Naturalmente non è questo il luogo per una critica della ragione cinematografica, ma quando mi chiedi di consigliare un film, mi domando se la risposta che posso fornire ad un ventenne sia la stessa di un cinquantenne, indipendentemente dalla qualità oggettiva del prodotto e dal soggetto proposto.

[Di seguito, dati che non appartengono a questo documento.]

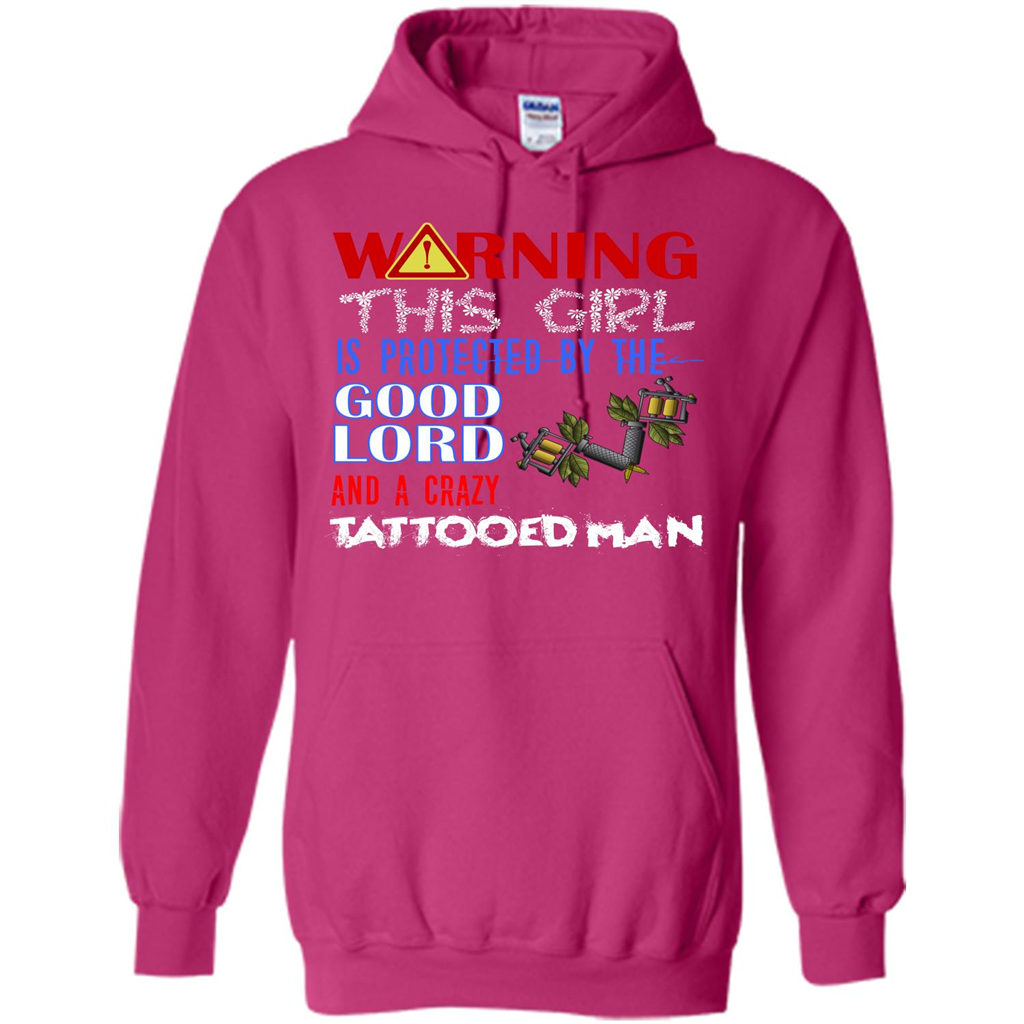 Warning This Girl Is Protected By A Crazy Tattooed Man T-shirt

Provo comunque ad accettare la sfida, suggerendo un docu-film, e un lungometraggio:
– “Silenzi e parole” di Peter Marcias, docu-film italiano del 2017. Lo svolgimento segue le vicende di due comunità apparentemente distanti tra loro, quella dei frati cappuccini del convento di S. Ignazio di Cagliari, e l’associazione ARC, attiva per difendere i diritti della comunità LGBTQ. Il regista li riprende impegnati gli uni nelle settimane di Quaresima, gli altri nella Queeresima, evidenziando che l’aiuto verso chi è in difficoltà non ha steccati ideologici.
– Molto particolare è “Madre amadissima”, film spagnolo di Pilar Tavora datato 2009: Alfredo, un uomo maturo e omosessuale, mentre decora un’immagine della Vergine per la processione, le confida trent’anni di vita; e dell’amore smisurato nei confronti della madre, che, per analogia, la Vergine non può non comprendere.